The last (few months, but especially) week or so has been a trying one for my family. This is not the place to go into details, but it's not an unfamiliar story for any of us. Bodies break down in this imperfect and frustrating way and people you love aren't invincible, and even though we know that, and it's how life is, so on and so forth, it's not so casual or distant when it happens-- it can't be; it shouldn't be.

Way back in the journal days, when there was something that I wanted badly enough I would decide that that prayer deemed a different sort of reverence, so instead of writing it down or just saying it out loud, I would get on my knees, because at some point someone said that that was the way to do it, and I would beg. It was raw and connected, a far cry from the way I would conduct myself in front of people, and long before I had any beliefs one way or another about how our bodies are connected to every other part of us, it felt special and real.

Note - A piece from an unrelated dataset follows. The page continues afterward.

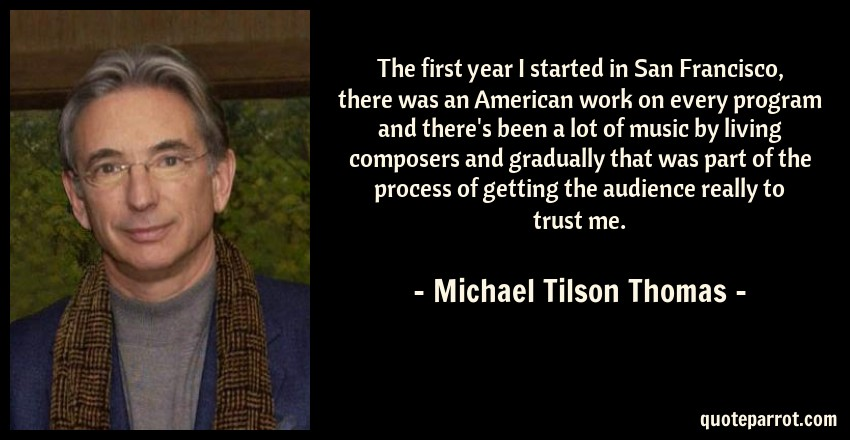 Michael Tilson Thomas Quote: The first year I started in San Francisco, there was an American work on every program and there's been a lot of music by living composers and gradually that was part of the process of getting the audience really to trust me.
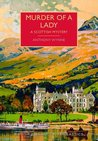 Murder of a Lady (British Library Crime Classics)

I've never been great at figuring out what I want, if we're being honest. My best friend and I growing up would have sleepovers on Friday nights and ask each other "what do you want to do?", and she'd say that she didn't care, and I said that I didn't care, and we'd go back and forth like that until some blessed opinion would surface, probably from one of our siblings roaming the house while we sat in our 9-year-old complacency. Maybe it's that I've always been more externally focused than the average bird, taking my cues wherever I could find them, or maybe girls and women aren't typically encouraged to be opinionated; we're taught that flexibility and accommodation is the mark of feminity, and so we float.

There's another view, I think a truer view, which leaves us where we are. It's where I currently am when I think or talk about my family, or career and the questions therein or anything else that feels unfinished, maybe even fragile. It's not active movement from point a to point b, it's been difficult to articulate or share, but I wonder if most of life and of prayer is learning to deal with the tension of where we want to be and where we are, what we want and what is not yet, and that the most we can so often hope for is to not have to deal with it alone.